To the Company’s knowledge, based solely on review of such reports furnished to the Company, during the fiscal year ended July 31, 2002, all Section 16(a) filing requirements applicable to its officers, directors and persons who own more than 10% of a registered class of the Company’s equity were filed on a timely basis.
Proposals of shareholders to be presented at the fiscal year 2003 Annual Meeting of Shareholders must be received by the Company at its principal executive offices, no later than August 26, 2003, in order to be included in the proxy statement and form of proxy relating to that meeting.
A copy of the Company’s annual report on Form 10-K, as filed with the Securities and Exchange Commission, will be furnished without charge to any shareholder upon written request to the President of SI Technologies, Inc., 14192 Franklin Avenue, Tustin, California 92780, Attn: Rick A. Beets, President & CEO.
The Board of Directors knows of no business that will be presented for consideration at the annual meeting other than as stated in the Notice of Annual Meeting.

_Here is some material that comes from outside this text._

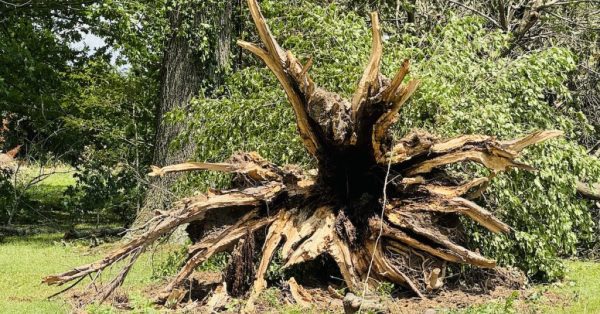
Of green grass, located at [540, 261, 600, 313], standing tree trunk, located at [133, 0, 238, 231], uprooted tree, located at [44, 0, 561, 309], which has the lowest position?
green grass, located at [540, 261, 600, 313]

If, however, other matters are properly brought before the meeting, shares represented by proxies will be voted in accordance with the best judgment of the proxy holders or their substitutes.

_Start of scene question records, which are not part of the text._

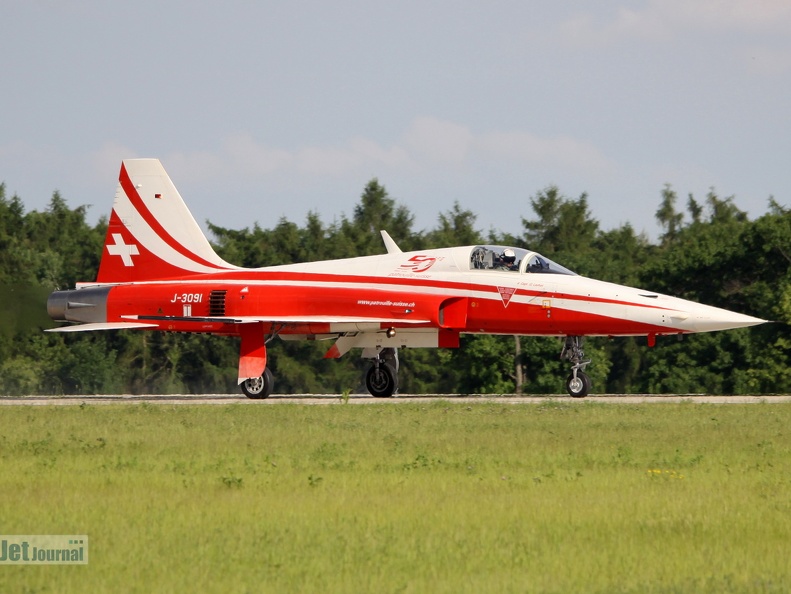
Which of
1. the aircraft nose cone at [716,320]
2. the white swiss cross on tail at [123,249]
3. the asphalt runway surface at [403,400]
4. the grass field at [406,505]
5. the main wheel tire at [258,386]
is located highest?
the white swiss cross on tail at [123,249]

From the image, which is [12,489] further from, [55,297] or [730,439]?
[55,297]

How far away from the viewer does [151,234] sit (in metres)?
25.7

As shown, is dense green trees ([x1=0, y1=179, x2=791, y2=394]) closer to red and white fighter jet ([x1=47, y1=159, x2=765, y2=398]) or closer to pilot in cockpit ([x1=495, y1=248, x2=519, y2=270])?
red and white fighter jet ([x1=47, y1=159, x2=765, y2=398])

THIS PROXY IS SOLICITED ON BEHALF OF THE BOARD of Directors for the Annual Meeting of Shareholders to be held on December 12, 2002. The undersigned hereby constitutes and appoints Rick A. Beets and Ralph E. Crump and each of them, with full power of substitution, attorneys and proxies of the undersigned, to represent the undersigned and vote as if personally present at the Annual Meeting of Shareholders to be held at 14192 Franklin Avenue, Tustin, California at 2:00 P.M. local time and at any adjournment thereof, in the following manner:
1.      ELECTION OF DIRECTORS:    Management nominates the following directors
        Edward A. Alkire
Rick A. Beets
Ralph E. Crump
        S. Scott Crump
D. Dean Spatz
Heinz Zweipfennig
FOR all nominees listed above (except as marked contrary below)
WITHHOLD AUTHORITY to vote for all nominees listed above
(INSTRUCTIONS: To withhold authority to vote for any individual nominee, write that nominee’s name in the space provided below.)
IN ACCORDANCE WITH THEIR BEST JUDGMENT with respect to any other matters which may properly come before this meeting.
When this proxy is properly executed and returned, shares it represents will be voted at the meeting in accordance with the choices specified above.
If no choices are specified, this proxy will be voted for the nominees and proposals set forth herein and in accordance with the best judgment of the designated individuals with respect to any other matters which may properly come before the meeting.
Please date and sign exactly as your name or names appear below. If more than one owner, all should sign. When signing as attorney executor, administrator, trustee or guardian, give your full name and title as such. If the signatory is a corporation or partnership, sign the full corporate or partnership name by a duly authorized officer or partner.
Please complete, sign and return this proxy promptly.